:: ИСХОДНЫЙ ТЕКСТ ::
::::::::::

И правильно, что они лежат там, подальше от какой бы то ни было церкви, отделенные от холмистых полей лишь невысокой каменной стеной. Ибо чувство близости к земле, которое дарит нам ослепительная и материальная живопись Ван Гога, ощущение земли под ногтями, аромата цветов, осязаемой на ощупь текстуры волос и кожи и есть то, что, по убеждению художника, должно нас трогать в его искусстве. В отличие от мистика и эстета Гогена Ван Гог не мог выйти за пределы тела. Напротив, его картины пытаются заставить нас острее почувствовать собственные тела, яснее осознать свое место в круговороте природы.
Наследие, которое Ван Гог, с его упрямой привязанностью к материальной реальности жизни, оставил модернизму, оказалось, думаю, замечательно ему полезным. Оно уберегло современное искусство от полного ухода в абстракцию и самоповторы. Даже в те периоды, когда Ван Гог самым радикальным образом отрицал реалистичные цвет и форму, он продолжал настаивать на том, что является убежденным реалистом, чье творчество неразрывно связано с природой. Но он не хуже (а то и лучше) Тёрнера понимал, что реальность мира можно познавать не только посредством механизмов оптического восприятия. Ему казалось, что такой способ восприятия – когда образы, в отличие от привычных, видимых глазу картин, возникают непосредственно в сознании – доступен всем. Надо просто зафиксировать это внутреннее видение, озаренное эмоциональной полнотой жизни, проживаемой на пределе человеческих сил, и осознать вдруг, что бесконечность осуществляется здесь и сейчас.
I
Зимой 1941 года Пабло Пикассо жил и работал в мансарде старого парижского дома по улице Гранд-Огюстен, в двух шагах от набережной Сены. Неласковый северный свет заливал крыши. На подоконниках ютились голуби. Что и говорить, в период немецкой оккупации жизнь Пикассо на левом берегу была даже более богемной, чем он мог бы желать. В квартире было холодно, электричество давали с перебоями. Согревали художника лишь старинная печка высотой от пола до потолка и очередная возлюбленная – Дора Маар. Его картины становились все более мрачными и однообразными: женщины с деформированными головами, с катящимися из глаз слезами, напоминающими стальные бусины или тонкие струйки крови; освежеванные овечьи головы. В придачу Пикассо зачем-то возомнил себя драматургом и начал писать сюрреалистические пьесы.

::::::::::

:: ПРЕДОСТАВЛЕННЫЕ ДАННЫЕ ::
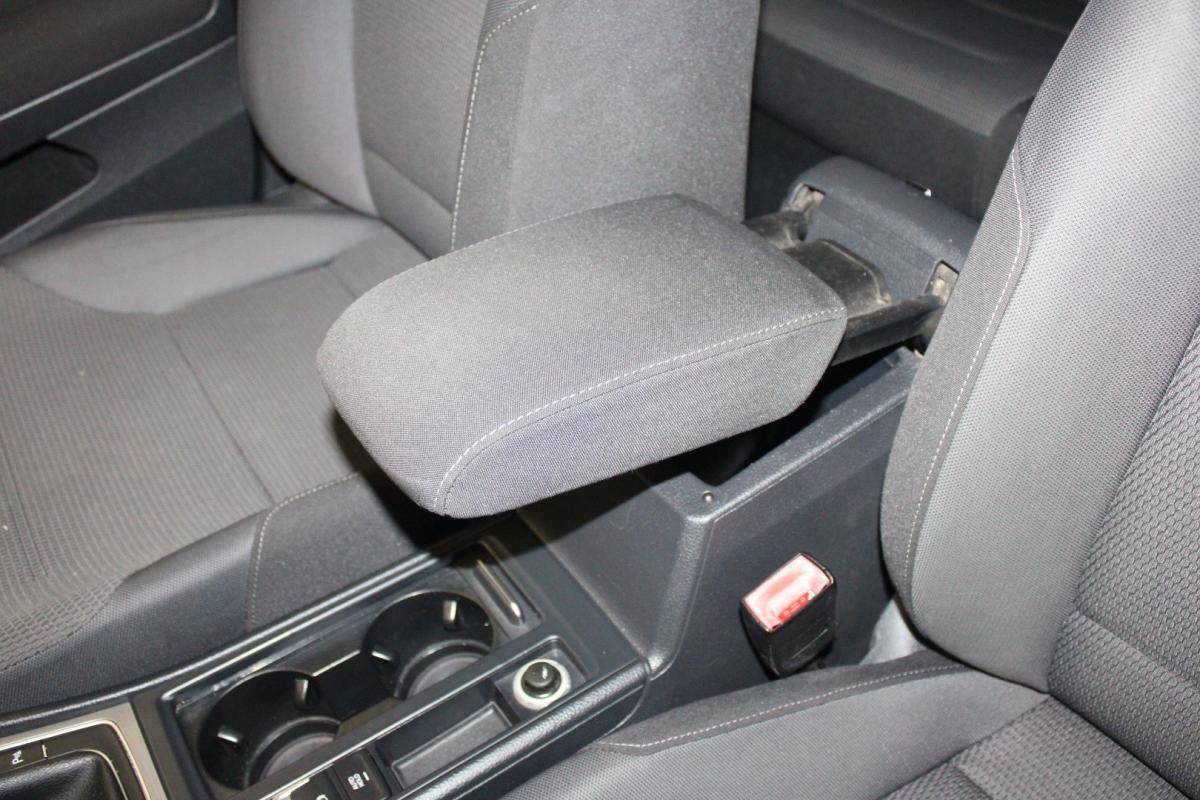 volkswagen-golf-variant-2016-diesel-1598cc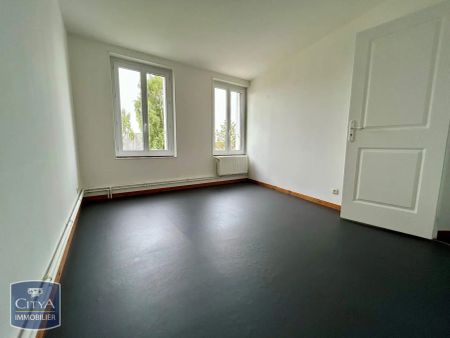 Appartement à louer 4 pièces 87.81m² - Photo 4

::::::::::

:: ЧТО НУЖНО СДЕЛАТЬ ::
Воспроизведите без изменений часть исходного текста: начните с места, где стоят слова «И правильно, что», и остановитесь после слов «в круговороте природы.».

:: ОТВЕТ НА ЗАДАНИЕ ::
И правильно, что они лежат там, подальше от какой бы то ни было церкви, отделенные от холмистых полей лишь невысокой каменной стеной. Ибо чувство близости к земле, которое дарит нам ослепительная и материальная живопись Ван Гога, ощущение земли под ногтями, аромата цветов, осязаемой на ощупь текстуры волос и кожи и есть то, что, по убеждению художника, должно нас трогать в его искусстве. В отличие от мистика и эстета Гогена Ван Гог не мог выйти за пределы тела. Напротив, его картины пытаются заставить нас острее почувствовать собственные тела, яснее осознать свое место в круговороте природы.